No one acquainted with the periodic outrages committed by bad cops in Chicago and elsewhere can doubt that law enforcement personnel sometimes grossly abuse their powers. Crowley would not have been the first officer who was ever gratuitously belligerent or insulting.
But we can't really know whom to believe. Gates said he couldn't have screamed at the cop, because of a "bronchial infection." But a photo of Gates in handcuffs looks like a man yelling, not nursing his vocal cords. A neighbor who witnessed the incident told the Boston Herald, "When police asked him for ID, Gates started yelling, 'I'm a Harvard professor. … This is racial profiling.'"
Crowley, who teaches a police academy class on racial profiling, is an unlikely villain. On the other hand, it's hard to imagine the erudite literary scholar bellowing, as the cop said he did, "I'll speak with your mama outside."
Figuring out if Gates or Crowley was at fault, or if both were, is a task a jury hearing hours of testimony might find difficult. It's not something a man with Obama's responsibilities should waste his time on. But if he can't provide an informed opinion, he should do the cop and the public the favor of providing no opinion.
The Obama of the campaign knew the importance of being careful, deliberate and circumspect. After enduring a president who was often just the opposite, the American people also recognized those as valuable traits, and probably hope to see them again in this White House.

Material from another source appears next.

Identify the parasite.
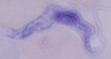

This is a trypanosome.

Summary:
  - Modality: micrograph
  - Magnification: 1000x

Press secretary Robert Gibbs ridiculed the notion that Obama has the option in "nationally televised news conferences to pass on questions like it was a game show." But Friday Gibbs said the president regretted fueling a distraction.
He ought to. Fueling distractions is the job of TV pundits. And in the future Obama might draw on the wisdom of a predecessor, Calvin Coolidge, who attested, "I have never been hurt by anything I didn't say."